Seçilmiş bölüm:
Emsal Mahkeme Kararı İzmir 3. Asliye Ticaret Mahkemesi 2022/376 E. 2023/83 K. 14.02.2023 T.

Görüntülediğiniz mahkeme kararı kesinleşmiş bir karardır.

T.C.
İZMİR
3. ASLİYE TİCARET MAHKEMESİ

ESAS NO : 2022/376 Esas
KARAR NO : 2023/83

DAVA : Tazminat (Trafik Sigorta Sözleşmesi Kaynaklı Rücuen)
DAVA TARİHİ : 27/04/2022
KARAR TARİHİ : 14/02/2023

Mahkememizde görülmekte olan Tazminat (Trafik Sigorta Sözleşmesi Kaynaklı Rücuen) davasının yapılan açık yargılaması sonunda,
GEREĞİ DÜŞÜNÜLDÜ:
Davacı vekili tarafından Mahkememize sunulan dava dilekçesinde özetle; Müvekkilin maliki ve sürücüsü olduğu … plakalı plakalı aracın 18.01.2022 tarihinde Artvin ili Şavşat ilçesi Meydancık semtinde kurallara uygun bir şekilde seyir halindeyken maliki ve sürücüsü ….. olan ……. plakalı aracın davacı aracına tam kusurlu olarak çarpması ile maddi hasarlı trafik kazasına sebebiyet verdiğini, oluşan bu kaza sonucunda taraflarca kaza tespit tutanağı tutulduğunu, kaza neticesinde davacının aracının ana aksamlarının değiştiğini, davacı aracında 16.964,34 TL maddi hasar meydana geldiğini belirterek fazlaya ilişkin talep ve dava hakları saklı kalmak kaydı ile belirsiz alacak davası olarak açtıkları şimdilik davacının aracında meydana gelen 50 TL bakiye değer kaybı bedelinin davalıdan temerrüt tarihinden itibaren işleyecek avans faizi ile tahsiline, Her türlü yargılama gideri ve vekalet ücretinin davalı üzerinde bırakılmasına ayrıca davadan önce arabuluculuk sürecinde davacının kendisini vekil ile temsil ettirdiğinden arabuluculuk aşamasındaki vekalet ücretininde (2022 yılı Avukatlık Asgari Ücret Tarifesi md. 16/2-c doğrultusunda 1.350 TL) davalıya tahmil edilmesine, yargılama giderleri ile birlikte davalı taraflara yüklenmesine karar verilmesinin talep edildiği görülmüştür.

Yazılı talimat 1:
Lütfen aşağıdaki satırlardan "below" kelimesini içerenlerin hepsini döndürün.

Verilen satırlar:
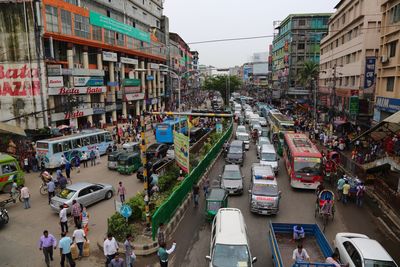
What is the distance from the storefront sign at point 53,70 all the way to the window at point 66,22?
475cm

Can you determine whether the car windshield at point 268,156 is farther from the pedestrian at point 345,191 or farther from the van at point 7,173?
the van at point 7,173

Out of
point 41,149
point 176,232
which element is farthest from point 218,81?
point 176,232

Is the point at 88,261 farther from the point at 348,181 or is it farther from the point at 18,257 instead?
the point at 348,181

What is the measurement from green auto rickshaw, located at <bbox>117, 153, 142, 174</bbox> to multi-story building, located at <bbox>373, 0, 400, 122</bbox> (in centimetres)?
2052

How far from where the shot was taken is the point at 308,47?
81.1 meters

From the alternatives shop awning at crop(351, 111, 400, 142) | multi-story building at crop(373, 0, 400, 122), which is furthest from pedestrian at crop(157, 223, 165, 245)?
multi-story building at crop(373, 0, 400, 122)

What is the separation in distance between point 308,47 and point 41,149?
72.9 meters

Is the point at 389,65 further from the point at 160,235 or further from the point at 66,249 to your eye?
the point at 66,249

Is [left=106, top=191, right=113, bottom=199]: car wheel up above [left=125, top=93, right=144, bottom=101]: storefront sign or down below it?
below

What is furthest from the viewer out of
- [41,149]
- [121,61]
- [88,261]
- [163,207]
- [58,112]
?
[121,61]

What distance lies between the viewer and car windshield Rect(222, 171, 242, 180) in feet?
68.3

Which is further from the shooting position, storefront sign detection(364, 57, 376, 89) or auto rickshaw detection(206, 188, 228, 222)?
storefront sign detection(364, 57, 376, 89)

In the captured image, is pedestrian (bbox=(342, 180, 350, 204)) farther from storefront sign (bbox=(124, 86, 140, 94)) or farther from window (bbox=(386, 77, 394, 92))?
storefront sign (bbox=(124, 86, 140, 94))

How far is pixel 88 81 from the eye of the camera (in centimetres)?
4256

Yazılı talimat 2:
Yukarıdaki mahkeme kararında "Emsal Mahkeme Kararı" ifadesinden "DAVA : Tazminat (Trafik Sigorta Sözleşmesi Kaynaklı Rücuen)" ifadesine kadar uzanan kısmı harfi harfine kopyalayın.

Görev çıktısı 1:
Is [left=106, top=191, right=113, bottom=199]: car wheel up above [left=125, top=93, right=144, bottom=101]: storefront sign or down below it?
below

Görev çıktısı 2:
Emsal Mahkeme Kararı İzmir 3. Asliye Ticaret Mahkemesi 2022/376 E. 2023/83 K. 14.02.2023 T.

Görüntülediğiniz mahkeme kararı kesinleşmiş bir karardır.

T.C.
İZMİR
3. ASLİYE TİCARET MAHKEMESİ

ESAS NO : 2022/376 Esas
KARAR NO : 2023/83

DAVA : Tazminat (Trafik Sigorta Sözleşmesi Kaynaklı Rücuen)